Jesse Jenkins of the Energy Collective ponders the question. He reports as follows:

  • According to the US Energy Information Administration 27,000 new gas wells were completed in the U.S. in 2011, many of which were horizontal wells implementing hydraulic fracturing.
  • Each well consumes 5 million gallons of water per well for fracking and completion. He quotes FracFocus.org (more about which later), which reports 2 million gallons per frac job, but some wells are fracked more than once and there may be what he calls “some inherent downward bias in the voluntary nature of the FracFocus data set”. Thus, Jenkins uses 5 million.and concludes that fracking in 2011 consumed 135 billion gallons of water.
  • In context, how much is that? Jenkins assumes that in 2005 (latest data available) all freshwater withdrawals total 127,750 billion gallons. Assuming that is a fair baseline, fracking of shale gas wells in the United States in 2011 represented on the order of .1% of total U.S. freshwater withdrawals.
  • Withdrawals do not equal consumption. For example, water used in power plant cooling is discharged back into waterways without contamination or treatment.
  • He concludes that freshwater consumption (either evaporated or contaminated in storage) totaled 43,800 billion gallons. Thus, consumption for shale wells is .3% of total freshwater consumption.
  • Agriculture consumes, by far, the greatest amount of water, totaling 32,850 billion gallons of water annually, which is 243 times more water than fracking for shale gas.
  • Those of you among us who like to spoil an otherwise nice walk in the country might wonder about golf courses. According to the PGA, golf courses consume .5% of all freshwater used in the country.
  • Jenkins emphasizes efforts to commercialize recycling technology to reclaim a portion of frac water flowback that could reduce net freshwater consumption by about 20%. And companies such as GasFrac are working on waterless fracking in a process using Liquified Petroleum Gas gel.

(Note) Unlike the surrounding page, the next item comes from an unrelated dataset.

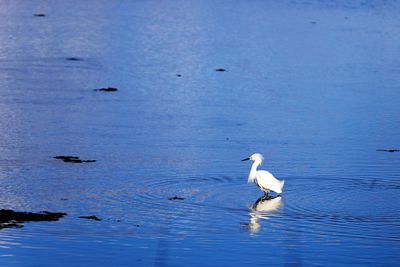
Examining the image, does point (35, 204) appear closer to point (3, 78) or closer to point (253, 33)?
point (3, 78)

On the other hand, where fracking takes place complicates the equation. CERES , a non-profit organization focusing on sustainability challenges such as climate change and water scarcity”, issued a report, Hydraulic Fracturing & Water Stress: Growing Competitive Pressures for Water”. According to CERES, 47% of fracked wells are in water basins with high or extremely high water stress. In Colorado, it is 92%. Couple this with the U.S EIA prediction that shale gas production will constitute 49% of U.S. gas production by 2035, and the challenges become acute.

 Takeways from the CERES report:

  • State regulators should implement rules that encourage recycling of frac water.
  • Operators in high water-stress areas should get buy-in on water issues from local stakeholders.
  • Mandatory reporting of water use is necessary.
  • Operators and water regulators should conduct sufficient water management planning.   

 My money, if I had any left after two college tuitions, would be on technological and regulatory advances that will mitigate the stress fracking places on our groundwater supplies.